Stockholm Syndrome is defined as a psychological phenomenon in which hostages express empathy and have positive feelings towards their captors, sometimes to the point of defending them.

Blitzholm Syndrome is defined as a sexual phenomenon in which Bella Blitz gets all tingly when villains are involved in Books, Comics, TV Shows and Movies. But not just any villain, she has standards – low as they may be.

So. Villains come in all shapes and sizes, and even in varying degrees of villainy. Those baddies that can turn on a dime and keep you on your toes – twitterpated and curious about their next move, good or bad – are what I call “wild cards”. Villains by nature are just bad, rotten to the core, “evil”, wild card villains keep you guessing whether they’re going to be bad or good or indifferent. They are unpredictable, changeable. And change is fucking sexy.

Al Swearengen
This man could turn me into a “cock sucker”, so to speak. Ian McShane’s portrayal of the gruff saloon owner and pimp in Deadwood makes my whisky quiver. This mustachioed man is witty, wise and conniving. Just the way I like them. I could watch him yell orders to his minions for hours while he gyrates at the air before letting the world know he needs to fuck something. (Note: raising my hand from the couch in my living room does not mean he will fuck ME – which is upsetting.)

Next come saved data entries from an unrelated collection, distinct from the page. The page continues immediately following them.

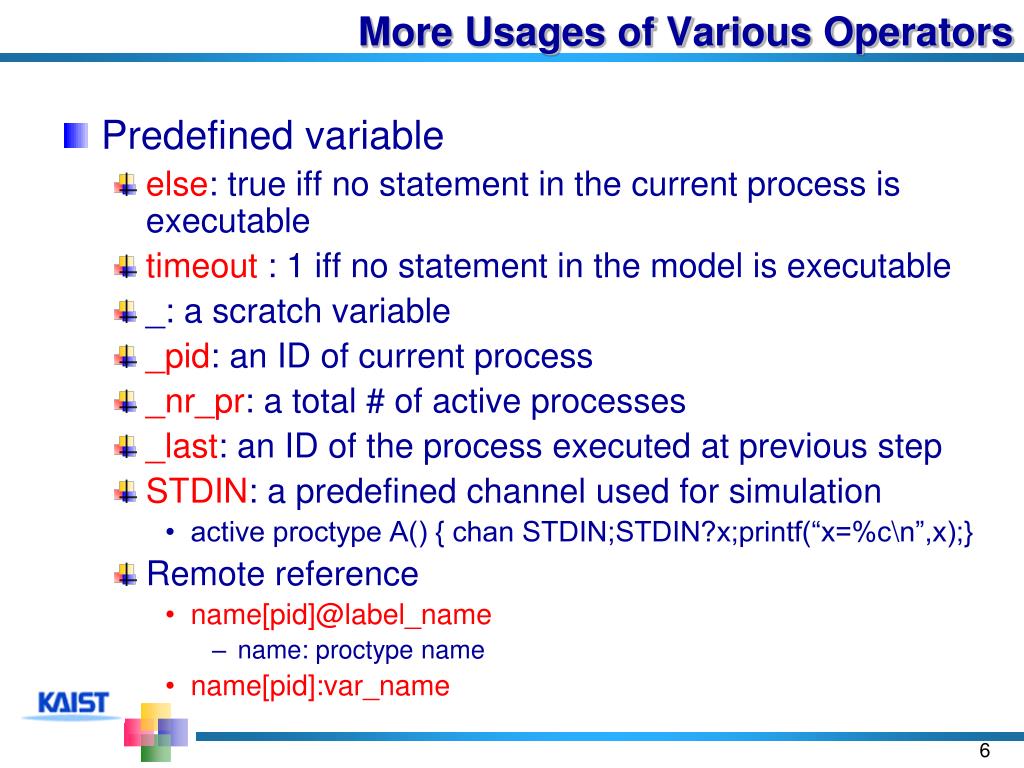 More Usages of Various Operators

Predefined variable

else: true iff no statement in the current process is executable

timeout : 1 iff no statement in the model is executable

_: a scratch variable

_pid: an ID of current process

_nr_pr: a total # of active processes

_last: an ID of the process executed at previous step

STDIN: a predefined channel used for simulation

• active proctype A() { chan STDIN;STDIN?x;printf(“x=%c\n”,x);}

Remote reference

• name[pid]@label_name

– name: proctype name

• name[pid]:var_name

KAIST

6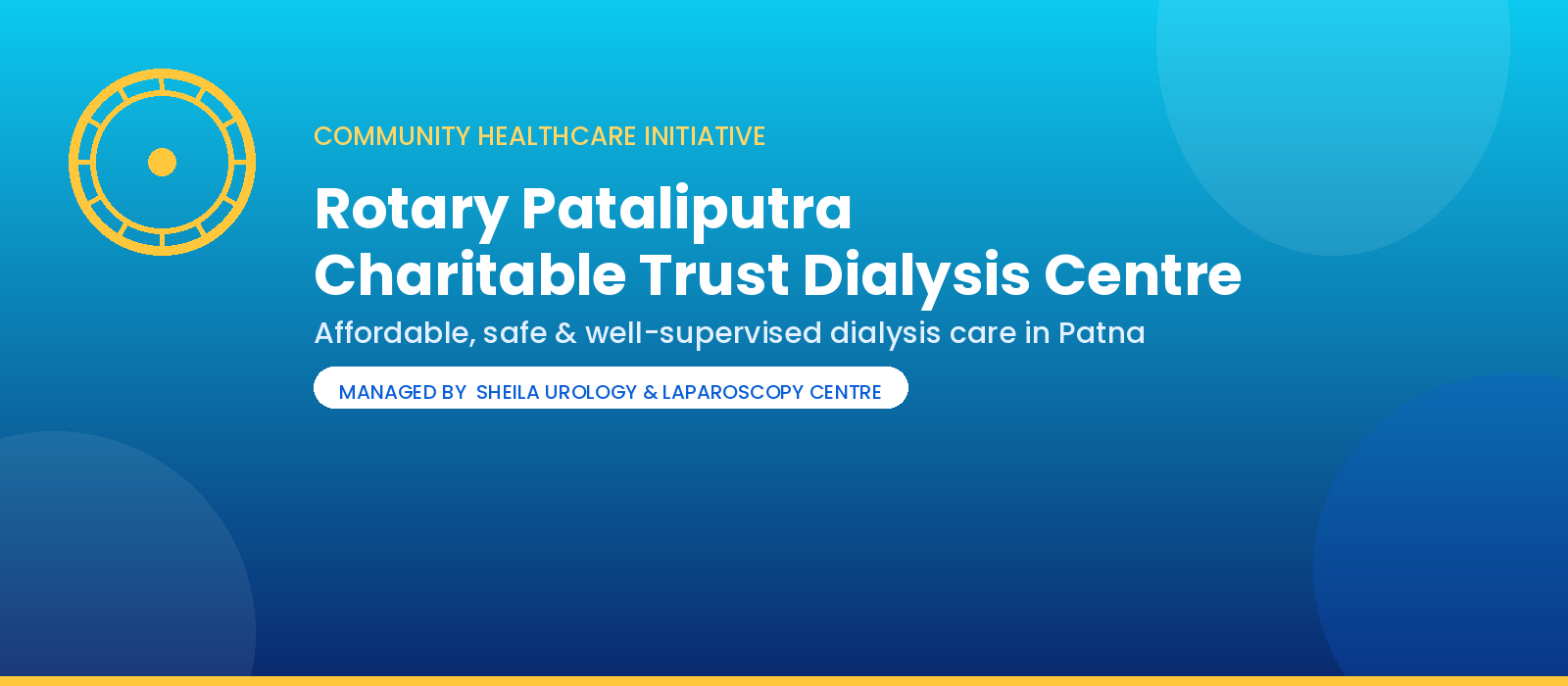 COMMUNITY HEALTHCARE INITIATIVE

Rotary Pataliputra
Charitable Trust Dialysis Centre

Affordable, safe & well-supervised dialysis care in Patna

MANAGED BY SHEILA UROLOGY & LAPAROSCOPY CENTRE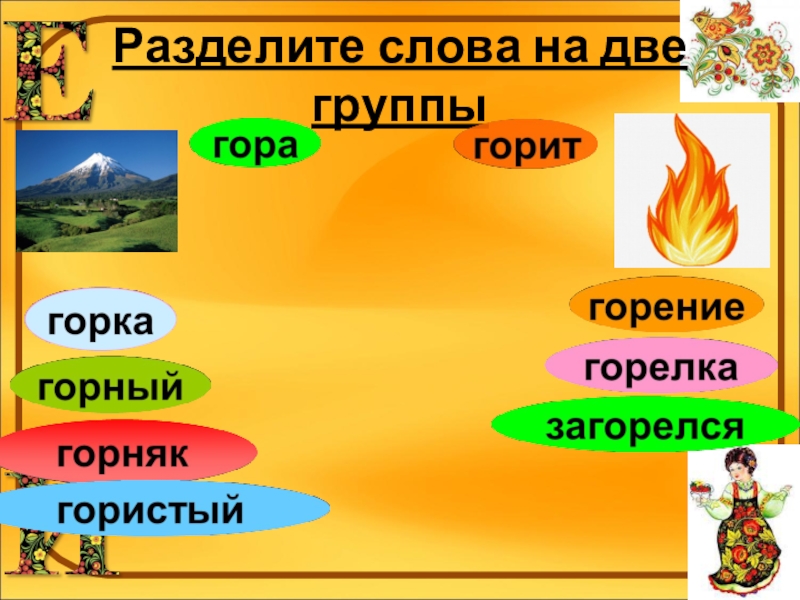 Е

Разделите слова на две группы

гора

горит

горка

горный

горняк

гористый

горение

горелка

загорелся

К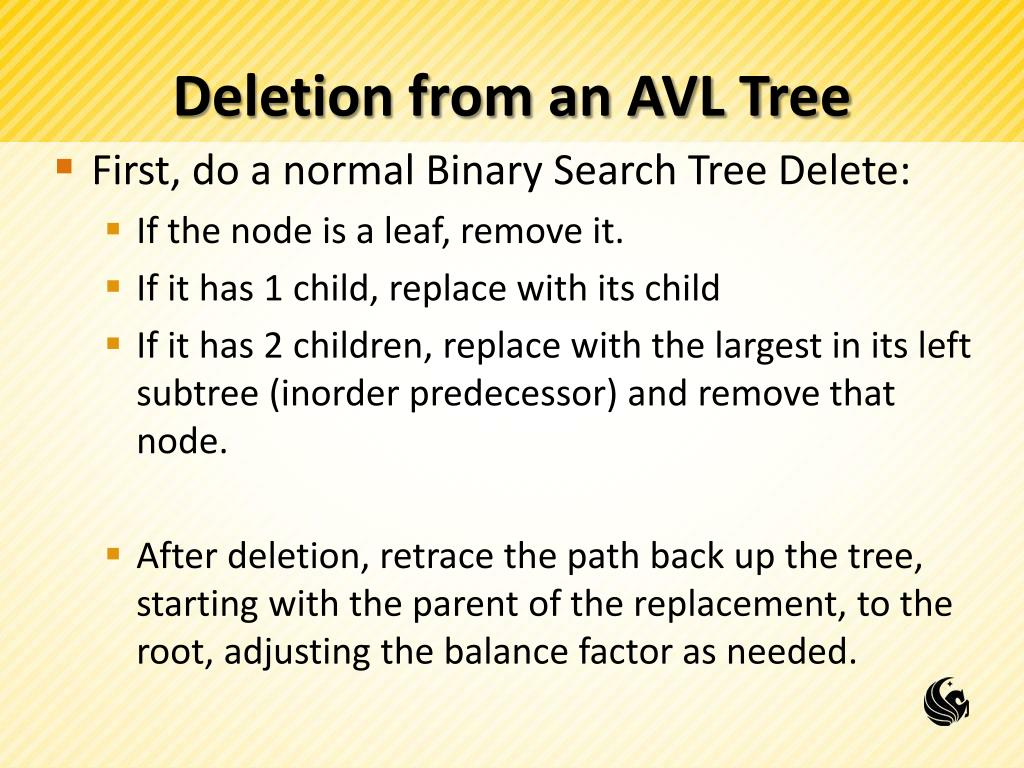 Deletion from an AVL Tree

First, do a normal Binary Search Tree Delete:

If the node is a leaf, remove it.

If it has 1 child, replace with its child

If it has 2 children, replace with the largest in its left subtree (inorder predecessor) and remove that node.

After deletion, retrace the path back up the tree, starting with the parent of the replacement, to the root, adjusting the balance factor as needed.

The thing about Swearengen is that he surprises you with his kindness. One minutes he’s killing men and feeding them to pigs, the next minute he’s feeding men peaches. I’ve got a peach I’d like to feed Al.

Caprica 6
So, here’s a thing: Tricia Helfer = fucking gorgeous. But that’s not why Caprica 6 has made it into this list (although that red dress could have a category all it’s own). 6 is almost solely responsible for the destruction of the human worlds. That’s pretty fucking bad. She’s also completely dominant over Giaus which is hot as shit. However, despite her mass genocide and d/s relationship status, she is doing what she feels is right in her pre-programmed heart: destroying humanity to save it. It seems pretty black and white, sure, but because there are many copies of her you never know if you’re getting the mistress of mass destruction or the soldier for humanity.

She makes me feel alive. <— If you don’t get this reference, turn off your computer, rent Battlestar Galactica, watch it, love it, and come back when you’re properly nerded up!

Roy Batty
Fucking… Rutger Hauer. It’s a dream of mine.

Poor, young, confused Roy kills his way through Bladerunner, unapologetically – trying to find the one person that can grant him more life (I’d love to be the one to give Roy more life, if you catch my drift). Yet, despite his destruction and murder spree he does the one truly selfless thing in the entirety of the film – dying for the sins of humanity. You didn’t see that coming, did you? Well, maybe you did through all the christ-like imagery, but still. Watching Roy’s transformation from commando to savior is fucking intense.

Fucking… intense – also a dream of mine.

Wild card, bitches… Charlie Kelley
No. He’s not a villain. But he is the wildest of wild cards. Not to mention, something about Charlie Day just oozes sex to me.

He could rock my flag and eagle anytime.